- TEXTE FOURNI -
□ □ □ □ □ □ □

Objectif Cinéma : Durant
le temps passé à La Fémis, as-tu eu
le temps de te faire des contacts pour travailler dès
ta sortie de l'école ?
Laurent Gabiot : Oui,
car le département production est constitué
d'élèves qui travaillent très tôt.
En fait, il est fréquent qu'ils soient à l'école
tout en travaillant déjà activement dans des
maisons de production. La Fémis est sans conteste
une banque de données importante. Ainsi les personnes
de la section production nous appellent dès qu'ils
ont besoin de quelqu'un sur un court métrage, et
il est fréquent d'enchaîner les tournages.
Mais il ne faut pas se leurrer, on est assez mal payé,
car on a pas l'expérience de gens confirmés.
Mais c'est évidemment aussi pour ça qu'on
nous emploie, on ne prend pas très cher quand on
débute.
Objectif Cinéma :
Sur les tournages, on a souvent
tendance à voir le son comme la cinquième
roue du carrosse
Laurent Gabiot : Le
temps dont on dispose pour travailler est très aléatoire.
En général, on a très peu de temps
pour faire le son, le plan de travail étant très
chargé sur un court métrage. Cela pose parfois
des problèmes, car dès qu'on demande un son
seul, les réalisateurs sont assez frileux. Les productions
de courts et moyens métrages n'ont pas de quoi payer
une session en auditorium. De ce fait on essaie de fournir
d'avance tous les sons. Quand on tourne un court métrage,
on peut se retrouver à devoir tourner toute une journée
dans un seul décor. Ce qui fut le cas sur le film
de Thierry Jousse, où pour la séquence du
strip-tease on ne pouvait tourner que jusqu'à 21h.

□ □ □ □ □ □ □

- ENSEMBLE DES ENTRÉES -
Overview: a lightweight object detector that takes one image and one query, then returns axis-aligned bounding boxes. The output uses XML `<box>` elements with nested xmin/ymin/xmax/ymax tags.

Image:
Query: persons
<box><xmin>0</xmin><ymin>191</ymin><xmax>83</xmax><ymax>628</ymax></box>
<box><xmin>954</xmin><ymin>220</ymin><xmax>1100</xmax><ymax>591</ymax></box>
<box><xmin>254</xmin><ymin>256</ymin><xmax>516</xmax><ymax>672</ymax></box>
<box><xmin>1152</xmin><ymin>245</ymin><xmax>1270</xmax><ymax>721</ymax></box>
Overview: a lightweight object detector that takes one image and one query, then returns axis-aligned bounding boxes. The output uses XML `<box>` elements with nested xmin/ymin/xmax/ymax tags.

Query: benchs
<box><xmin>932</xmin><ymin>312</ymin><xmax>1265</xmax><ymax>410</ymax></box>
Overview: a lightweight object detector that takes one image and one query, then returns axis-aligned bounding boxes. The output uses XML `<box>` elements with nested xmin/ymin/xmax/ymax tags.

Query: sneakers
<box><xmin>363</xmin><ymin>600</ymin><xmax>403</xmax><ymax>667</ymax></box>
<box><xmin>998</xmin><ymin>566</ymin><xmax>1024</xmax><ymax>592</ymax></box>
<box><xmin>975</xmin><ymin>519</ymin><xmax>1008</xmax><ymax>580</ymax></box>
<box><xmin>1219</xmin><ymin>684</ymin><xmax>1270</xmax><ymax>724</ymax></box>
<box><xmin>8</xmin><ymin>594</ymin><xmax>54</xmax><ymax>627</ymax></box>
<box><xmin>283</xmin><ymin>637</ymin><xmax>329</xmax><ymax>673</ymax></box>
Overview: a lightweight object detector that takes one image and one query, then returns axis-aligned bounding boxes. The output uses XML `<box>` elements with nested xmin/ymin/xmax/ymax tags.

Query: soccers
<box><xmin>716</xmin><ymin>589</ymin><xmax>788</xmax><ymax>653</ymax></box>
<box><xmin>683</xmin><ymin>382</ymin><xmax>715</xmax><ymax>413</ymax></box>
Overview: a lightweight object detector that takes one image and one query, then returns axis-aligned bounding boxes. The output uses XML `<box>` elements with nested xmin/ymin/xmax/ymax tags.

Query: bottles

□ □ □ □ □ □ □

- EXERCICES À FAIRE -
- a) Recopiez mot pour mot le passage de l'entretien avec Laurent Gabiot qui commence par les mots contenant « Objectif Cinéma : Durant » et se termine par « travaillent très tôt. ».
- b) Veuillez résumer l'entretien avec Laurent Gabiot en deux phrases.
- c) Prolongez l'entretien avec Laurent Gabiot à partir de sa dernière phrase.

- RÉPONSES DANS L'ORDRE -
- a)
Objectif Cinéma : Durant
le temps passé à La Fémis, as-tu eu
le temps de te faire des contacts pour travailler dès
ta sortie de l'école ?
Laurent Gabiot : Oui,
car le département production est constitué
d'élèves qui travaillent très tôt.

- b) Laurent Gabiot explique qu'il a pu se faire des contacts à La Fémis, puisque les élèves de la section production l'appellent dès qu'ils ont besoin de quelqu'un sur un court métrage, même si les débutants sont assez mal payés faute d'expérience. Il ajoute que le temps pour faire le son est très aléatoire et souvent réduit sur un court métrage, et que, ces productions ne pouvant pas payer une session en auditorium, on essaie de fournir d'avance tous les sons.

- c)
Il y avait un plan de travail très strict et j'ai
eu besoin de faire une ambiance. On ne m'a laissé
que 30 secondes alors qu'on a fait 5 prises image. En l'occurrence,
j'ai eu un petit problème avec la 1er assistante.
Il était nécessaire d'enregistrer un son seul
des figurants, et il fallait naturellement laisser tourner
un certain temps pour que les gens se désinhibent
un peu. Or on ne ma pas accordé assez de temps. Dans
ces conditions, le son passe un peu à la trappe.
Objectif Cinéma :
Dans ce cas, comment t'organises-tu
pour reprendre les ambiances ?
Laurent Gabiot : Le
plus souvent, je la prends dans ma sonothèque. Cependant,
ça dépend de l'importance du son dans le film,
ainsi que des rapports qu'on entretient avec la production
; car quand on essuie des refus en permanence pour prendre
des sons sur place, on n'est pas particulièrement
motivé pour aller chercher une ambiance. Mais c'est
rare, dans l'ensemble, on arrive à travailler, il
faut juste parfois s'imposer..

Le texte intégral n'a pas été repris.